* _TEXTAUSZUG_
Gib Gas, bitte!
Die Seat CNG-Modelle
Es ist noch nicht so lange her, da wurde Erdgas und nicht Strom als Zukunft der Mobilität angepriesen. Jetzt sind jedoch alle, Hersteller wie Kunden, ganz versessen auf Elektroautos und vom Erdgas redet quasi niemand mehr. Wir haben uns die CNG-Palette von Seat gegeben, ein paar Hintergrundinfos gesammelt und fragen uns eigentlich nur noch: Warum?!Text: Jakob Stantejsky
Diese Frage stellt sich Seat offenbar ebenso, denn die Spanier knien sich zurzeit richtig in die Thematik rein. Mit Mii, Ibiza, Leon, Leon ST und ab Herbst auch Arona bietet man ganze fünf CNG (Compressed Natural Gas)-Autos an und CEO Luca de Meo gilt sowieso als großer Erdgasfreund. Wenn man mit ein paar Zahlen jongliert, erscheint einem diese Vorliebe für CNG auch absolut logisch, denn es ist deutlich billiger als Benzin und Diesel, kann zumindest teilweise vollkommen grün erzeugt werden (mit Bioabfall und Elektrolyse mit grüner Energie) und der entsprechende Antrieb stößt auch noch viel weniger Emissionen aus, im Vergleich zu den traditionellen Treibstoffen. Der richtige Knüller folgt aber erst jetzt: Denn wenn man die CO2-Emissionen eines Autos von cradle to grave berechnet – also von der Herstellung von Fahrzeug und Treibstoff über Transport, Betrieb und Verschrottung – dann ist ein CNG-Fahrzeug tatsächlich umweltschonender als ein Elektroauto. Dessen Strom kommt schließlich auch nicht aus der Steckdose und die Batterien sind sowohl in der Herstellung als auch der Entsorgung noch recht problematisch.

* _GESTELLTE AUFGABE_
Welche Modelle bietet Seat laut dem Textauszug über die Seat CNG-Modelle als CNG-Autos an?

* _EXTRAHIERTE DATEN_
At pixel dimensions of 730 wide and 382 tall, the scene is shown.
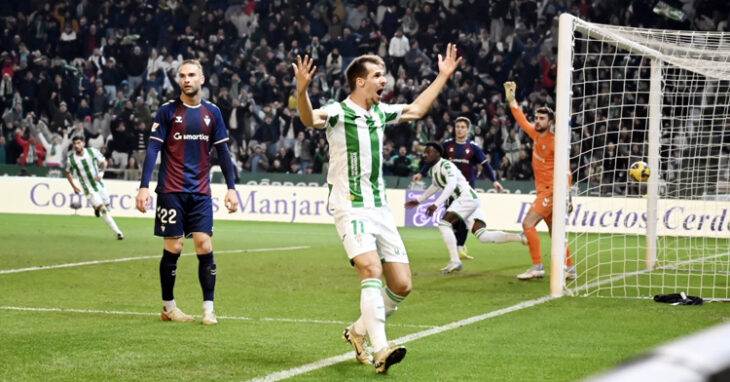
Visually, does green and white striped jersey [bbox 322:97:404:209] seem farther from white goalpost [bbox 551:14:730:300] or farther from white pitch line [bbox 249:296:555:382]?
white goalpost [bbox 551:14:730:300]

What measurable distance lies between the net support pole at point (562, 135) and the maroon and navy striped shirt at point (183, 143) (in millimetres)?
3607

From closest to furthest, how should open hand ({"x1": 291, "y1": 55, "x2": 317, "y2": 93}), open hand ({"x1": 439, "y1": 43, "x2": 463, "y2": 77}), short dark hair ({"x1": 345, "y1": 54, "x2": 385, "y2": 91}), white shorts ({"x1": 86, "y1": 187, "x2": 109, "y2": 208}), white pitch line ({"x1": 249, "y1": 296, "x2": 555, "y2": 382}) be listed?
open hand ({"x1": 291, "y1": 55, "x2": 317, "y2": 93}) → white pitch line ({"x1": 249, "y1": 296, "x2": 555, "y2": 382}) → short dark hair ({"x1": 345, "y1": 54, "x2": 385, "y2": 91}) → open hand ({"x1": 439, "y1": 43, "x2": 463, "y2": 77}) → white shorts ({"x1": 86, "y1": 187, "x2": 109, "y2": 208})

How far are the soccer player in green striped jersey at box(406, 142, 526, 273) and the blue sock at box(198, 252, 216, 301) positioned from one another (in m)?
5.60

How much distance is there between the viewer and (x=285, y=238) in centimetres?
1867

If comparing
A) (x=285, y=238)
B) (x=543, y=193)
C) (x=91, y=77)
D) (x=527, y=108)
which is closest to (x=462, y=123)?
(x=543, y=193)

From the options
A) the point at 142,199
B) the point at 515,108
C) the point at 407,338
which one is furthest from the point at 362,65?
the point at 515,108

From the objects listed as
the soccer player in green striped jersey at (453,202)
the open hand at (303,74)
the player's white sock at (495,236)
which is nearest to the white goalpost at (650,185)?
the player's white sock at (495,236)

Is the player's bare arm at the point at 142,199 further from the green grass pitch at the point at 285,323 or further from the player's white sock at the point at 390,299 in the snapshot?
the player's white sock at the point at 390,299

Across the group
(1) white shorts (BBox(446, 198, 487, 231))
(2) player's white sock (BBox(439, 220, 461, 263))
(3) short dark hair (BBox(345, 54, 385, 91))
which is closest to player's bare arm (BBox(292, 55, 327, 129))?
(3) short dark hair (BBox(345, 54, 385, 91))

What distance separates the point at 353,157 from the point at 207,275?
2.43 meters

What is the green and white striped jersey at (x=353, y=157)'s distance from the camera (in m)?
5.67

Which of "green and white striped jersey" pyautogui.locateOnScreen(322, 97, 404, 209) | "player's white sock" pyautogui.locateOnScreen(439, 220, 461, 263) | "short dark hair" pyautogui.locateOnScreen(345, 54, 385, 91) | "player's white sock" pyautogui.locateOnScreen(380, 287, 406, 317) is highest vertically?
"short dark hair" pyautogui.locateOnScreen(345, 54, 385, 91)

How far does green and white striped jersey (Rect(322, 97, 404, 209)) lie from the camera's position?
567 centimetres

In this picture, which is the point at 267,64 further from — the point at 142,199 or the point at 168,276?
the point at 142,199
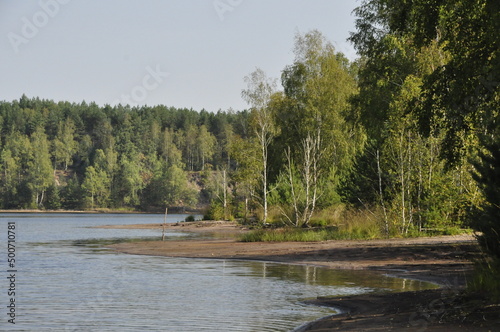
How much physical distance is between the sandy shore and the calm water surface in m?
1.11

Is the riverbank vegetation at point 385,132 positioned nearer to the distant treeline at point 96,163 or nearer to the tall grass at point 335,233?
the tall grass at point 335,233

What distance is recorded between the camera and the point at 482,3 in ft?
52.2

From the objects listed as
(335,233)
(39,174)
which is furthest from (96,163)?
(335,233)

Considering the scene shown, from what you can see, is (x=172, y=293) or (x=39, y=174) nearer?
(x=172, y=293)

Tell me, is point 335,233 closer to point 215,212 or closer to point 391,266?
point 391,266

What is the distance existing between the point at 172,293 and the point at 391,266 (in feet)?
29.4

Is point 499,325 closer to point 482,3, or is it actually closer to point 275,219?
point 482,3

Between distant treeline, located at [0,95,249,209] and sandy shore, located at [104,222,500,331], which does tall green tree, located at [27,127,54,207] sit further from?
sandy shore, located at [104,222,500,331]

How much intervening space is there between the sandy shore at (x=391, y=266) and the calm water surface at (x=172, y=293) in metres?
1.11

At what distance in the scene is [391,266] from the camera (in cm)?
2592

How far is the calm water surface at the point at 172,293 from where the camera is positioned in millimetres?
15502

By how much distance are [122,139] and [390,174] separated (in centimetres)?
15556

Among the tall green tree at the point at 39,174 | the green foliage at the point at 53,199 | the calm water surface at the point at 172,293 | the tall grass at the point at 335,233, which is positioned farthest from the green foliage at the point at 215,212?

* _ANTWORT_
Seat bietet Mii, Ibiza, Leon, Leon ST und ab Herbst auch Arona als CNG-Autos an.